Especially in the Nordic countries. Having grown up in Norway, the idea of people e.g. fencing in fields or forests and keeping people off their land seems ludicrous and to an extent offensive. It's a massive restriction of liberty of the many for the benefit of the few.
(it's worth noting that the freedom to roam is generally restricted to non-urban areas, so e.g. not gardens in residential areas and the like)
It's more like not wanting rent-seekers, whose property was given to them at birth, to be entitled to other people's labor. All property is theft, because in the grand scheme of things, we are all renters. We are here on borrowed time, why do we make a system in which some have more rights than others?
I recently heard "land-ownership tax/renting land from the state instead of owning it" and "100% tax on death/abolish inheritance", I think they're interesting but not without problems.
One of the reasons I work hard is so that my children have a good future ahead of them. Why should my family give that all back to the state when I die? The state didn't earn that money... I did.

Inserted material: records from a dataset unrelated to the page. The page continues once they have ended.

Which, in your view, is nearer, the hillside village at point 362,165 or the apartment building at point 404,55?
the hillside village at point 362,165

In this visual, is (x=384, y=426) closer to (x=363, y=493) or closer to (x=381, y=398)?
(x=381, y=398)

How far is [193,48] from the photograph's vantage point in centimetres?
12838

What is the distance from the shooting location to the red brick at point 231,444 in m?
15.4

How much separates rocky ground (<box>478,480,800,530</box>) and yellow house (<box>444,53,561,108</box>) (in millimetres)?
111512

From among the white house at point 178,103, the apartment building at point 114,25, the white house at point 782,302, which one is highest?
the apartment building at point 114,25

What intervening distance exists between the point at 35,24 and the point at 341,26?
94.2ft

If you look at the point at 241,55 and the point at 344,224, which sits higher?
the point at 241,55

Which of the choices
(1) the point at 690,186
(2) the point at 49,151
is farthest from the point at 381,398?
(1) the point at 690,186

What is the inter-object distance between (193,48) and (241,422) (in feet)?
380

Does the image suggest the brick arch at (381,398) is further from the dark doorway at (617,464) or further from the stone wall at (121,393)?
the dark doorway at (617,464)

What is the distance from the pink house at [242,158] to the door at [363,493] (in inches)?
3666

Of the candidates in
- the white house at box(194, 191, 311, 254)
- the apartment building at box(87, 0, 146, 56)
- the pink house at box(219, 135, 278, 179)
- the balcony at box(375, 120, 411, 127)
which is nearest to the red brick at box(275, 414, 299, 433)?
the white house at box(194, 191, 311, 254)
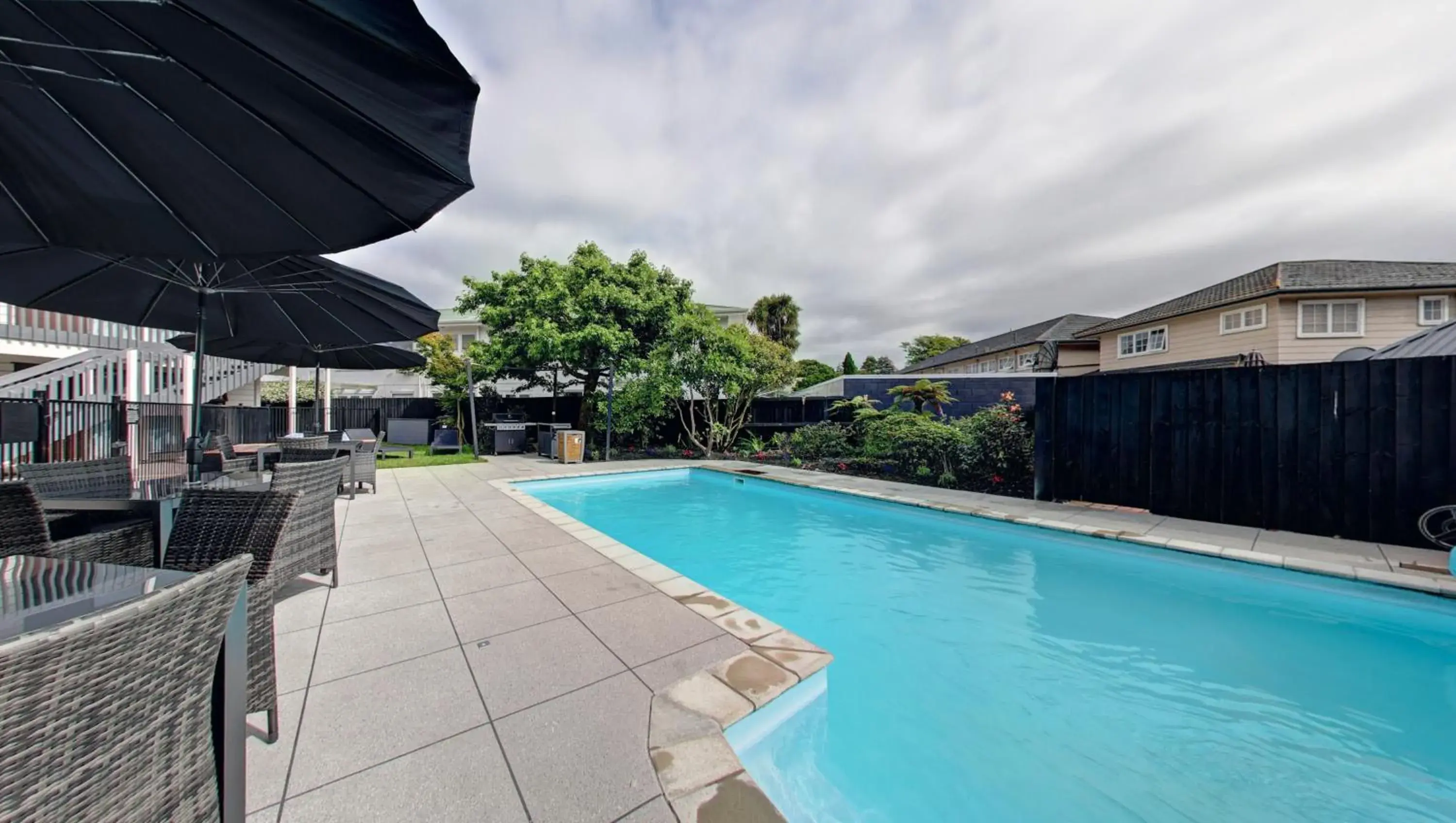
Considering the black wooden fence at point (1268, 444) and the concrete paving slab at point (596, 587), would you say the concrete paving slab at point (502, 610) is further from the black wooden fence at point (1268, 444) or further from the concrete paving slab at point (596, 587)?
the black wooden fence at point (1268, 444)

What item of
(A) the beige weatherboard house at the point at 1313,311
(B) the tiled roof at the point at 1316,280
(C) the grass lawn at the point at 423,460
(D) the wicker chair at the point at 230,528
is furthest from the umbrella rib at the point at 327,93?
(B) the tiled roof at the point at 1316,280

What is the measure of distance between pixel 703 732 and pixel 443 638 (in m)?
1.54

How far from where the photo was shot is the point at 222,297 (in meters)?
4.26

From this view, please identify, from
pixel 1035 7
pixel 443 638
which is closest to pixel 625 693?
pixel 443 638

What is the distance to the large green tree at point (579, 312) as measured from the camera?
10805 millimetres

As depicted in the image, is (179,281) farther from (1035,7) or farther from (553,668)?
(1035,7)

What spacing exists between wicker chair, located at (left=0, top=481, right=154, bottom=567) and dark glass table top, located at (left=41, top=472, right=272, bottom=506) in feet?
0.58

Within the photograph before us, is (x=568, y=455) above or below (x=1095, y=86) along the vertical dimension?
below

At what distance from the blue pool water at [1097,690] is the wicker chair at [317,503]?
262 cm

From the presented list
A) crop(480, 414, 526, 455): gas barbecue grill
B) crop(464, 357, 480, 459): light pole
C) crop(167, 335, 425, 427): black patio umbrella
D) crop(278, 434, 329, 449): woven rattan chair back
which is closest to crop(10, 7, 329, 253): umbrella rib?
crop(167, 335, 425, 427): black patio umbrella

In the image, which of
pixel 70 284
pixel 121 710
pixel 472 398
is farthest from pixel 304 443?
pixel 121 710

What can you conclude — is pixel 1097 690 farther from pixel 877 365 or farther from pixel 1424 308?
pixel 877 365

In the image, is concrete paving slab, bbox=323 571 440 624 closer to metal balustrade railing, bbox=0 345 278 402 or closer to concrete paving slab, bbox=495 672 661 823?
concrete paving slab, bbox=495 672 661 823

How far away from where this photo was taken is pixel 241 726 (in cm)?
114
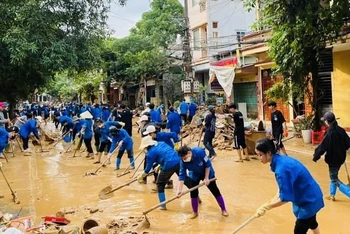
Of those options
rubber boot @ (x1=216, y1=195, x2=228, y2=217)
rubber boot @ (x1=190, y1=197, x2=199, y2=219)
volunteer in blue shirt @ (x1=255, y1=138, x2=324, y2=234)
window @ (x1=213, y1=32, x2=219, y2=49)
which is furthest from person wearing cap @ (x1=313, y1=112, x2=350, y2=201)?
window @ (x1=213, y1=32, x2=219, y2=49)

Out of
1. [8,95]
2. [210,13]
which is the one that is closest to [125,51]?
[210,13]

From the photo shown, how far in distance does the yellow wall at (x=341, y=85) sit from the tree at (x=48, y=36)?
360 inches

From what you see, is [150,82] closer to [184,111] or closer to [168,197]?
[184,111]

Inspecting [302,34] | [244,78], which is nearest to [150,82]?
[244,78]

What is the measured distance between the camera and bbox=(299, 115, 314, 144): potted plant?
13680 mm

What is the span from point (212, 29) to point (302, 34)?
15195mm

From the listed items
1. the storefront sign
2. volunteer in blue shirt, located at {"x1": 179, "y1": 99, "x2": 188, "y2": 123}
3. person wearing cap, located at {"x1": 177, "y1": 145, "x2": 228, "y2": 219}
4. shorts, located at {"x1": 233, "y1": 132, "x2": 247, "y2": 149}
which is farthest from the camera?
the storefront sign

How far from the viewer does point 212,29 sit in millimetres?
26828

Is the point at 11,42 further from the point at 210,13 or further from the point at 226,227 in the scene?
the point at 210,13

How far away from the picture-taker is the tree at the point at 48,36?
539 inches

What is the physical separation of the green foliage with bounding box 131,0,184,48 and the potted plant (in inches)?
599

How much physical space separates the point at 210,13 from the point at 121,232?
22.5 metres

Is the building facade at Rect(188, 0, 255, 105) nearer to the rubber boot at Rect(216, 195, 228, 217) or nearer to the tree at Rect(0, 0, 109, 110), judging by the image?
the tree at Rect(0, 0, 109, 110)

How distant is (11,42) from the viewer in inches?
521
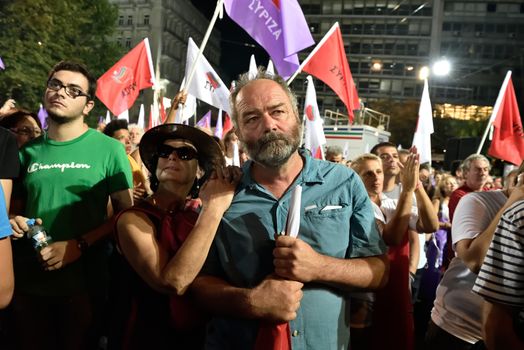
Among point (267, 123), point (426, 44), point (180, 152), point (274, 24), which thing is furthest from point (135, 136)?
point (426, 44)

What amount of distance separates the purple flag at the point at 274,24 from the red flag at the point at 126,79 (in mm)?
3181

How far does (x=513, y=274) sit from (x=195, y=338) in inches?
57.8

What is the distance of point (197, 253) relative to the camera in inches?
74.3

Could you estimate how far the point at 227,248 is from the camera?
6.57ft

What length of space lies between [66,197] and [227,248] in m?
1.23

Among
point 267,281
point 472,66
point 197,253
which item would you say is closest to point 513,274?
point 267,281

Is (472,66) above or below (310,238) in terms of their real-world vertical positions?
above

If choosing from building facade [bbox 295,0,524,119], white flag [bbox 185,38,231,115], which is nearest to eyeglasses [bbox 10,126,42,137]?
white flag [bbox 185,38,231,115]

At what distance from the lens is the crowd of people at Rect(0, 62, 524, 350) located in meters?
1.79

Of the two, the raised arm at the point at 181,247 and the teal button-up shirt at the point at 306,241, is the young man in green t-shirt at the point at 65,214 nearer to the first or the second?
the raised arm at the point at 181,247

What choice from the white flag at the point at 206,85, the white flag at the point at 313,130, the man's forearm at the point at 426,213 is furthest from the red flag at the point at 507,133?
A: the white flag at the point at 206,85

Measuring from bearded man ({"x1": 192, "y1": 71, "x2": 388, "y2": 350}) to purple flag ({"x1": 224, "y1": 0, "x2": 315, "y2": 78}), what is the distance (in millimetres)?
2592

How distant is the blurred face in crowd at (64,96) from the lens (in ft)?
8.91

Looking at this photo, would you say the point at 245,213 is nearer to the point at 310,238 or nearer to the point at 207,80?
the point at 310,238
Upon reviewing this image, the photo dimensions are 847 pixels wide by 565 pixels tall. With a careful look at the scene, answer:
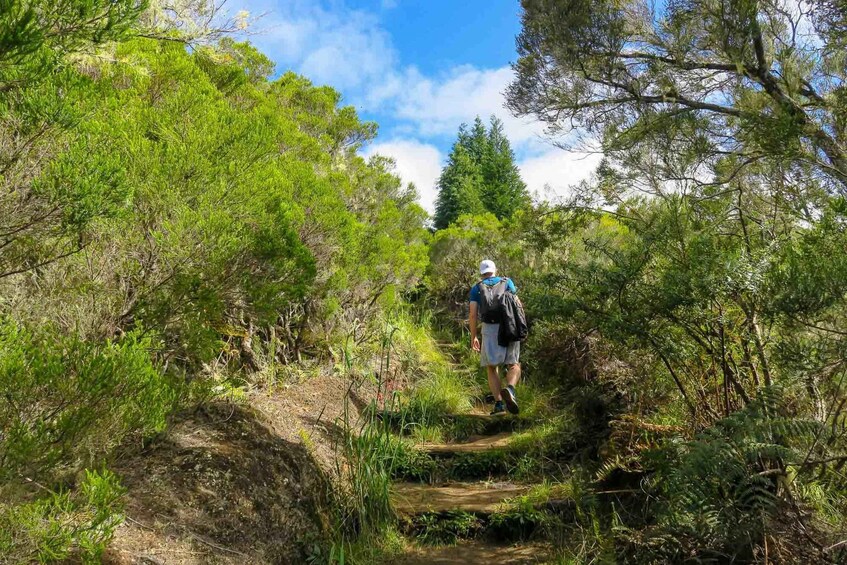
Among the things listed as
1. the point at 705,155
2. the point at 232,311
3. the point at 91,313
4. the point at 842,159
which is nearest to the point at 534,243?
the point at 705,155

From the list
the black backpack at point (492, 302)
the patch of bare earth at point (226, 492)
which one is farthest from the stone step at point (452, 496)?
A: the black backpack at point (492, 302)

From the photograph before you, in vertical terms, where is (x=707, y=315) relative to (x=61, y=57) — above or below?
below

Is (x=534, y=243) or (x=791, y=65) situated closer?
(x=791, y=65)

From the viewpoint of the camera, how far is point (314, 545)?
3346 millimetres

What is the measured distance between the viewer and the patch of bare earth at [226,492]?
9.27ft

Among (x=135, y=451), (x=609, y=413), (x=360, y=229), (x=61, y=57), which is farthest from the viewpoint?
(x=360, y=229)

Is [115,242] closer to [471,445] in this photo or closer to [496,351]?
[496,351]

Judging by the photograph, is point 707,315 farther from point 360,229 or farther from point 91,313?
point 360,229

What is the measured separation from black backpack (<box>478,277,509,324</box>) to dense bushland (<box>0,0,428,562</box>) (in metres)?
1.54

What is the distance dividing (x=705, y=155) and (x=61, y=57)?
405 centimetres

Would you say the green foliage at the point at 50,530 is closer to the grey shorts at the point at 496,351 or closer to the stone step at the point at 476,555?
the stone step at the point at 476,555

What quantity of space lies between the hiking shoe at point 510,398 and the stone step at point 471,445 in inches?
13.6

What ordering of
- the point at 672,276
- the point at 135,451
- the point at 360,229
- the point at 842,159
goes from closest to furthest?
1. the point at 672,276
2. the point at 842,159
3. the point at 135,451
4. the point at 360,229

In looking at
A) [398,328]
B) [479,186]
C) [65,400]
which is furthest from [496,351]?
[479,186]
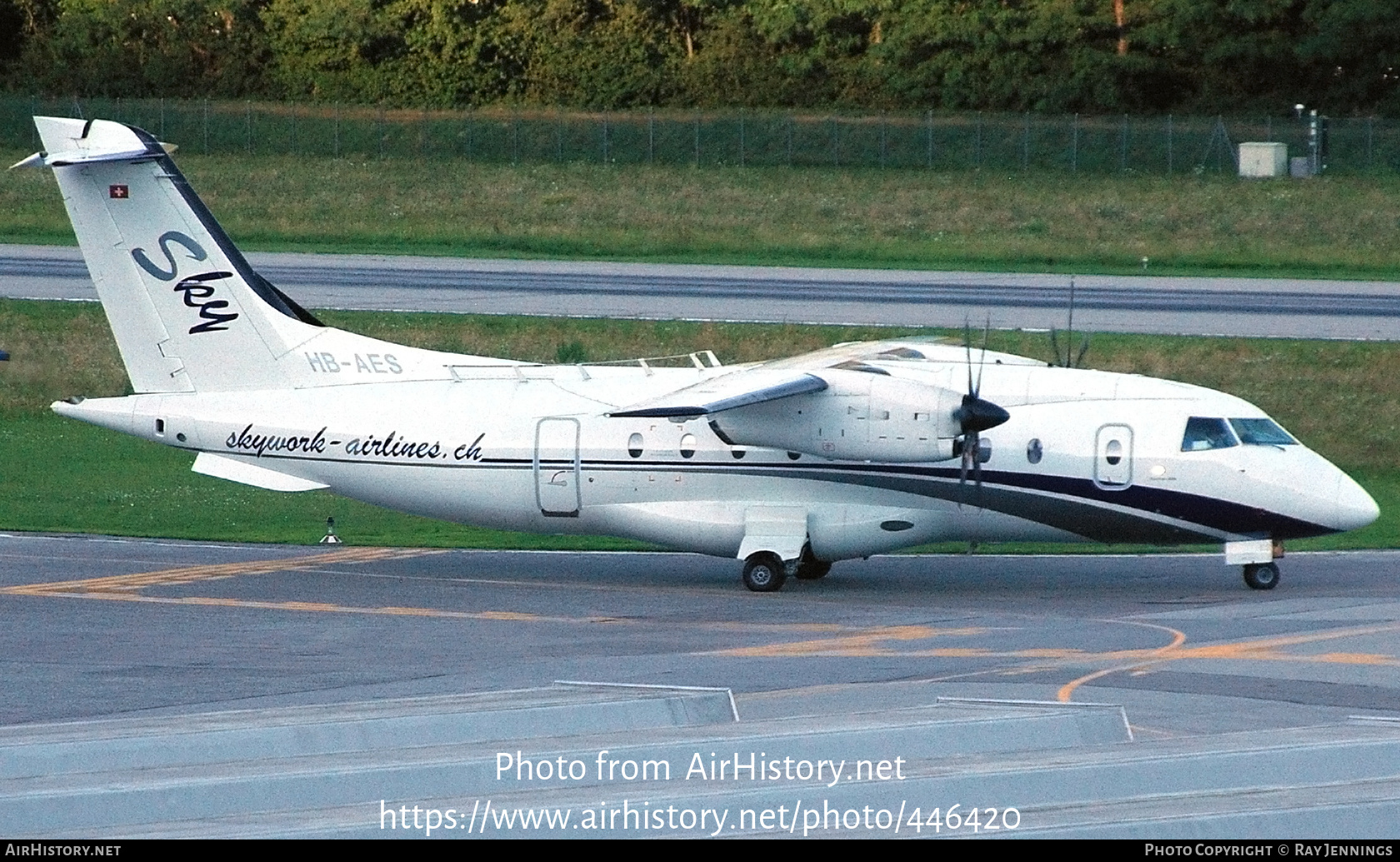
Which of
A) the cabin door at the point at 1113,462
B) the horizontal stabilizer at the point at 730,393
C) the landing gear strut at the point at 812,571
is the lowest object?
the landing gear strut at the point at 812,571

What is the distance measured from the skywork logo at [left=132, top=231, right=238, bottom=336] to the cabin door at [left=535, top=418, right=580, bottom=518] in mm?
5044

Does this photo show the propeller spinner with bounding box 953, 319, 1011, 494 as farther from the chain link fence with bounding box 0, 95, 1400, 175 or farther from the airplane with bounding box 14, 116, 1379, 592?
the chain link fence with bounding box 0, 95, 1400, 175

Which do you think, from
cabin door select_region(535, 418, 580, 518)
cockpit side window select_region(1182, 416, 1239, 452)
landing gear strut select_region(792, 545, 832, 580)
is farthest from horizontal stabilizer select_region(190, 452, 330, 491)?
cockpit side window select_region(1182, 416, 1239, 452)

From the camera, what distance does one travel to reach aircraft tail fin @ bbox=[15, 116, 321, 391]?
27.8 m

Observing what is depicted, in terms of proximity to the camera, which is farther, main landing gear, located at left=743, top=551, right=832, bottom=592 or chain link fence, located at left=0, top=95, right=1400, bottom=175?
chain link fence, located at left=0, top=95, right=1400, bottom=175

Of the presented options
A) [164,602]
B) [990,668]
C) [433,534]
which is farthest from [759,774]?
[433,534]

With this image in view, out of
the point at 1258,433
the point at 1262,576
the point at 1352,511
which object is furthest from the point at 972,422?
the point at 1352,511

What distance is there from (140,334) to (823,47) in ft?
194

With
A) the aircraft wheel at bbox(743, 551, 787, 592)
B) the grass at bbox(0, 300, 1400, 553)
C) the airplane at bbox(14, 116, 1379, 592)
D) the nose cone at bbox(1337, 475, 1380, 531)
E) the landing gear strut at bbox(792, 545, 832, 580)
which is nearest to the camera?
the nose cone at bbox(1337, 475, 1380, 531)

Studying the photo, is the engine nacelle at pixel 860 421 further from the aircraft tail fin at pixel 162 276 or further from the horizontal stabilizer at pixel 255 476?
the aircraft tail fin at pixel 162 276

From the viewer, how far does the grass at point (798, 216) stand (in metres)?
60.8

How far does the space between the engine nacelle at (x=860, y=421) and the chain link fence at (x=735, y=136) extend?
51.3 metres

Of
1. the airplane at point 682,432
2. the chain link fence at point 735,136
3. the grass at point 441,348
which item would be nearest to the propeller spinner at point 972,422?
the airplane at point 682,432

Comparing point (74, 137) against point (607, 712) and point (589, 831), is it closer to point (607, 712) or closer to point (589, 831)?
point (607, 712)
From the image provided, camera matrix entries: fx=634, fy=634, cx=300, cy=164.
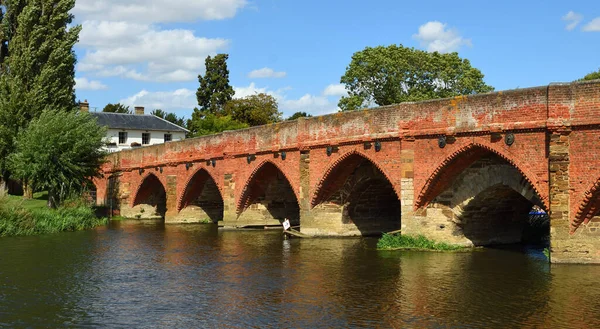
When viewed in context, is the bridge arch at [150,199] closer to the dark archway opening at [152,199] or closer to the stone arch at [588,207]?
the dark archway opening at [152,199]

> One of the reasons I work hard is so that my children have a good future ahead of them. Why should my family give that all back to the state when I die? The state didn't earn that money... I did.
One could argue that your kids did not earn that money either. As a reasonable middle ground, I think that we there could be a "good future for the children" exemption (at say $20m per child), while the rest is taxed at 100%. This prevents the natural process of concentration of all wealth in the hands of the few.
>Go ahead and abolish all your own property, you're free to do so.
I do not own any private property.
>Or was it more about you wanting to be entitled to product of your fellow man's labor?
No; in fact, the exact opposite. It is about the worker owning the product of his own labour, rather than having it appropriated when production has finished. To each according to his labour.
This is why I insist on working as a contractor and not as an employee: I want to own my intellectual property until I choose to sell it, and I want to create and sell a product that's useful, not be paid for my time.
You've figured out something very important, which is that as an employee, you never get to see most (ie. all, beyond the limit of your wage) of the value you create.
This ought to be removed too, along with the whole concept of property.